More interesting will be the evolution of PIR’s approach about dispute resolution, compliance and so on. I recognise some of the concerns that have been raised that .org might become a less inclusive space. I’m going to closely follow that side of things, while recognising that much of how .org operates is controlled by ICANN’s consensus policymaking process. 

Managing the politics — why not share the possibility of a .org sale more clearly?

Most surprising to me in this whole affair is the way that ISOC didn’t flag the possibility of a PIR sale. The level of shock and anger in the various communities around the organisation seems pretty real to me, and I myself was highly surprised. 

If ISOC thought it would ever sell PIR under any circumstances, to help solve its financial sustainability challenges, it would have been better to flag it up front, have that argument, and then if such a transaction came along, people would have responded differently to how they have.

It’s a truism but still true — people hate surprises, and I'm sure that’s driving a lot of the passion and critique that’s happening. It’s a shame, because more skillful management of this issue could have meant the positives of the deal for ISOC got a better hearing.

Does the sale of .org affect .org.nz or .nz?

There is no impact on InternetNZ or any part of the domain name space in .nz from this change with .org. 

InternetNZ does not own .nz, and could not sell it even if we wanted to — which we do not. We manage it on trust for the local Internet community, and if we do a bad job (I’d say trying to sell it would be a good definition of a bad job), InternetNZ’s role in managing .nz would be transferred to a different organisation that had the confidence of the community. Our MoU with the New Zealand Government sets this out nicely.

So .org.nz or .nz registrants have nothing to worry about. 

Should ISOC have done this sale of .org?

I’ve carefully not offered a view about whether ISOC should or should not have made the call.
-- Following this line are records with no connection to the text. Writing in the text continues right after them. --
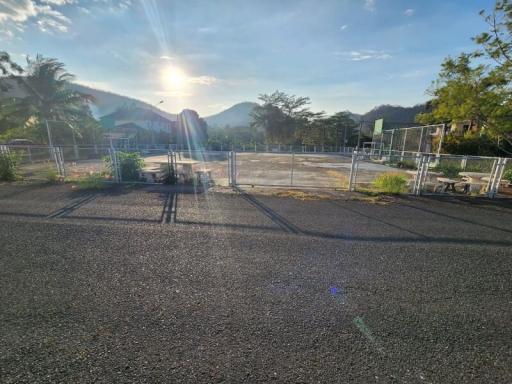 Sun setting over a paved area with fencing and mountain views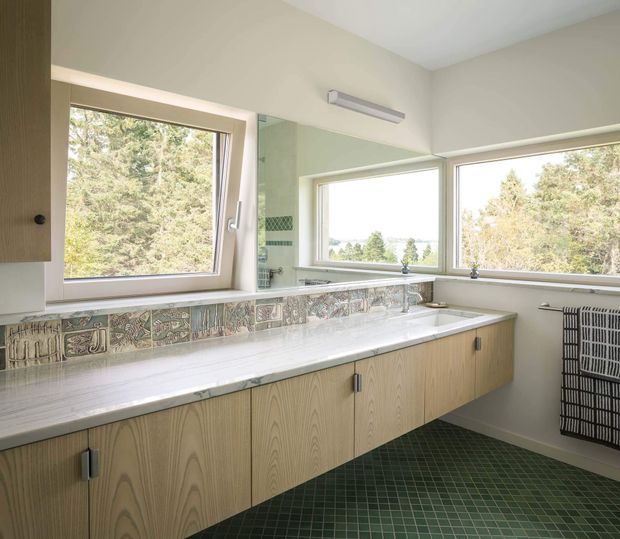 Bright mid-century-inspired bathroom with a long wall-mounted timber vanity, white countertop, double sinks, large corner windows, and a decorative patterned tile backsplash. The room has a green tiled floor, pale neutral walls, and a wall-mounted towel radiator, with trees visible outside.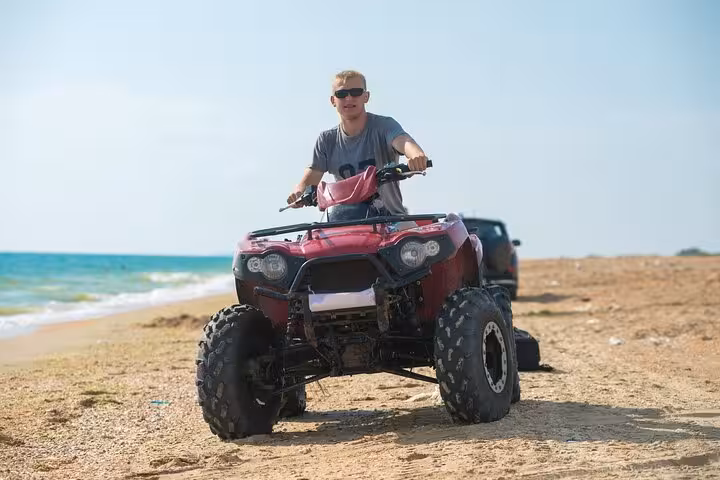 Rider on red ATV quad cruising Hurghada beach, Red Sea coast desert adventure tour by sea and mountains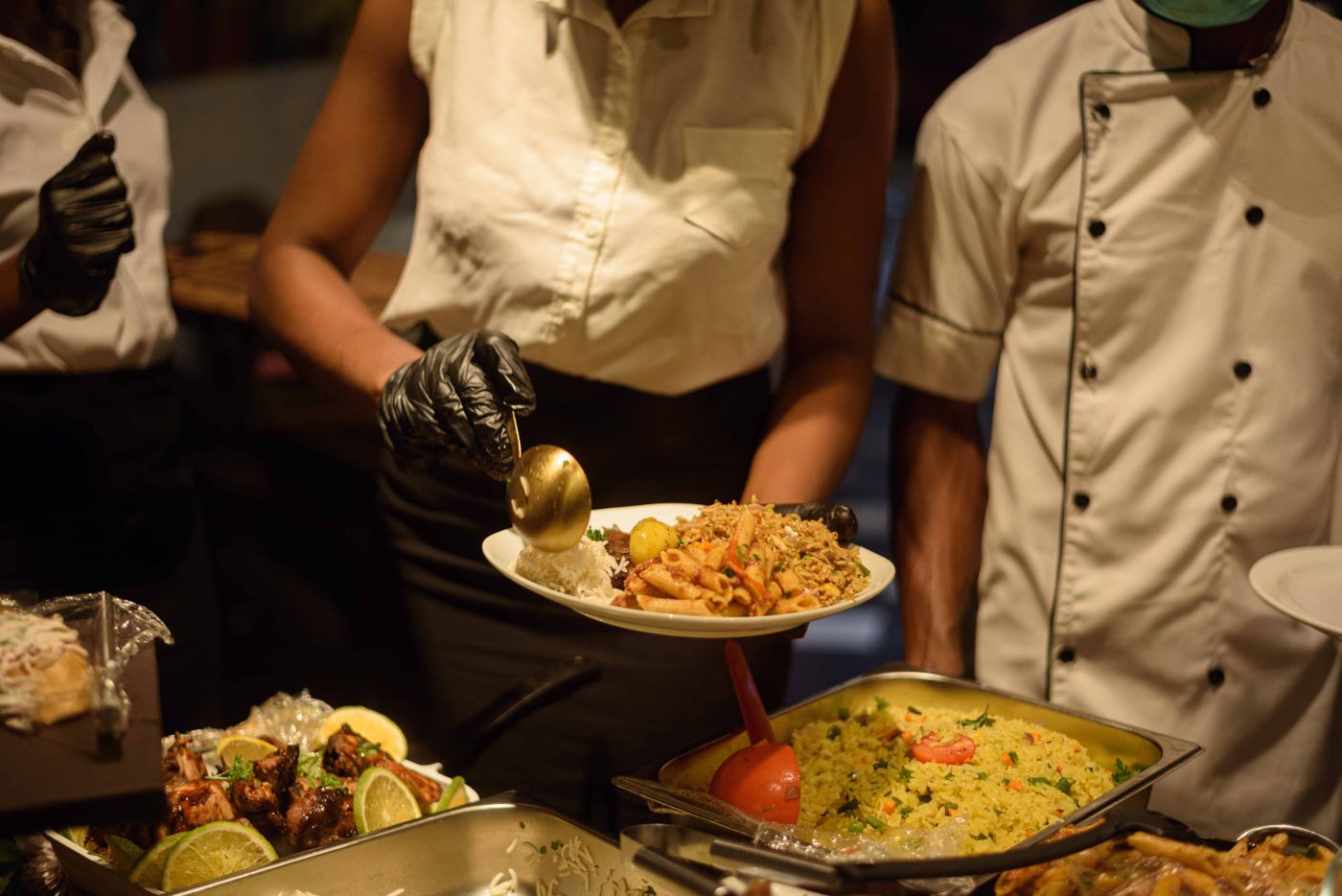 Catering staff serving food from a buffet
To be honest, I don’t know. I don’t have the data, don’t have experience of ISOC’s governance culture or goals, don’t know the details of the deal. 
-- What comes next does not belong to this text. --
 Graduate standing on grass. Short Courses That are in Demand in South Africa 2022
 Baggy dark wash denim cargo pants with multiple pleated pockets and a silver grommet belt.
What I see is that the way this has come about, and the lack of preparation of the ground, has created a real problem. ISOC will need to resolve that carefully to repair the damage to its reputation with those stakeholders who are most upset about this. 

I have no view on the regulatory processes of ICANN or others that might shape whether the deal happens or not. That might be for another day.

A last thought

The global, interoperable Internet is under threat as never before. It could use a capable global voice, operating at the highest levels of politics and governance, to shape emerging policy and regulation in ways that are friendly to the Internet.

If ISOC stood up for that challenge, I’d be impressed. That is something an organisation of its history and standing could really make a difference in.

It would be a shame if instead, the proceeds of this deal are mainly directed into low key network investments in trying to help connect the next billions. ISOC will never have the money to make a major difference here, but it could persuade others with more money and more clout —think governments, or regional organisations — to invest in closing the connectivity gap.